Et il s'en alla sans insister davantage et sans regarder en arrière, pensant bien que le négro ne le suivrait pas, esquiva le lieutenant Fortescu et courut à la cantine où son dîner refroidissait.

Mais Fortescu enveloppé dans son caban et tirant d'énormes bouffées de sa pipe, sur le seuil de la porte du Bordj, ne voyant pas sortir ce vieux qu'il se préparait à apostropher au passage, s'impatienta, descendit dans les caves où il finit par découvrir les deux nègres, et se mit à pousser de terribles jurons.

—Sidi, répéta le jeune, c'est mon père. Peut-être as-tu, toi aussi, un père vieux et infirme. Au nom du tien, laisse pour quelques heures le mien ici. Aie pitié de lui, Sidi? Le Prophète a dit: «Aie pitié de ton père et de ta mère infirmes, comme ils ont eu pitié de toi quand tu étais tout petit.» Tu vois, il tremble comme un pan de burnous secoué par le vent.
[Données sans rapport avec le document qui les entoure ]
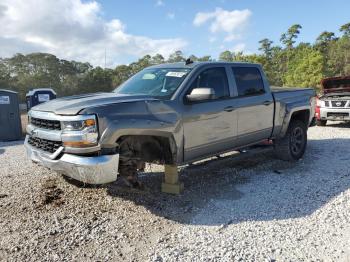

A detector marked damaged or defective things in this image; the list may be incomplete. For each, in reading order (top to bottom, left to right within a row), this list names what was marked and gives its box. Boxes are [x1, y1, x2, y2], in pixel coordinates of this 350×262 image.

damaged front bumper [24, 135, 119, 184]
—A la porte! vociféra Fortescu furieux; mon père est-il un vagabond comme le tien? Filez tous deux, ou je vous fais chasser à coups de fourreau de sabre.

Et il poussa de sa botte le vieux, qui rassemblait toutes ses forces débiles pour se soulever et obéir.
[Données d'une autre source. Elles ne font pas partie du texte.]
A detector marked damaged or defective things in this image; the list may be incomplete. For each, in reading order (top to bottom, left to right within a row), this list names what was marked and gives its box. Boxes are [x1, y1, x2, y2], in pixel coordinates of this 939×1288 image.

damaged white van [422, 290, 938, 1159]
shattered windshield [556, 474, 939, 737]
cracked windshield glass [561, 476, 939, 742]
—Sidi, ne le touche pas, sur ta tête, ne le touche pas, s'écria le fils, l'oeil en feu, la lèvre tremblante, poings crispés, menaçant.

La lueur fauve de la lanterne jetait sur le bronze de son corps des teintes de pourpre. Musculeux et terrible, il fit presque peur à Fortescu, peu soucieux de se colleter dans cette cave avec ce géant noir; aussi, reculant jusqu'à l'un des soupiraux ouverts près du poste, il appela:

—Hommes de garde, ici!

Et quand cinq ou six spahis entourèrent le nègre, il lui cingla le dos de sa canne de jonc.
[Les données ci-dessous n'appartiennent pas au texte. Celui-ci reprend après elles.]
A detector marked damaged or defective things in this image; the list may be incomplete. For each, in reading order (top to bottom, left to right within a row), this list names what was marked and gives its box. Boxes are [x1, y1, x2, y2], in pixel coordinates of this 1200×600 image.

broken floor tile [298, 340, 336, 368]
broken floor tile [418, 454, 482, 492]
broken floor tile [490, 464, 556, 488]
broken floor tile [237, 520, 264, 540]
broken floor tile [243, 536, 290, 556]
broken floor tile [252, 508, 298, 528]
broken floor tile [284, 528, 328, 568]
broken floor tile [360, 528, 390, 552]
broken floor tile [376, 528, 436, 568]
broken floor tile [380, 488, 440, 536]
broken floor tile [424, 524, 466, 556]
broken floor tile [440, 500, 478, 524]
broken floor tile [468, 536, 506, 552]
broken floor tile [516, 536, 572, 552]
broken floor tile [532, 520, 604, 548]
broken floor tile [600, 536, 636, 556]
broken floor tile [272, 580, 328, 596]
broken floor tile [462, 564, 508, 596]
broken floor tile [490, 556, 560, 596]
La colère fait commettre des lâchetés aux plus braves.

Et désignant le vieux qui râlait:

—Qu'on jette cela dehors, dit-il, et il ralluma sa bouffarde.

L'oeil du fils s'ensanglanta; cependant il se baissa sans mot dire, souleva son père, l'enveloppa avec soin, et tout nu, le chargeant sur ses épaules, comme Enée fit du vieil Anchise, il sortit du bordj en crachant derrière lui.

La pluie redoublait. La petite maman Jardret, couverte du burnous du marchef, accourut en riant, pour voir ce grand nègre tout nu, emportant ce vieux huché si drôlement sur son dos, tandis que derrière elle, le marchef, abusant des droits que lui octroyait le prêt de son burnous, et profitant de l'ombre, la chatouillait aux endroits sensibles, ce qui lui faisait pousser de petits cris étouffés, pendant que là-bas, la silhouette chancelante, fouettée du vent et battue par l'averse, se perdait peu à peu dans la nuit.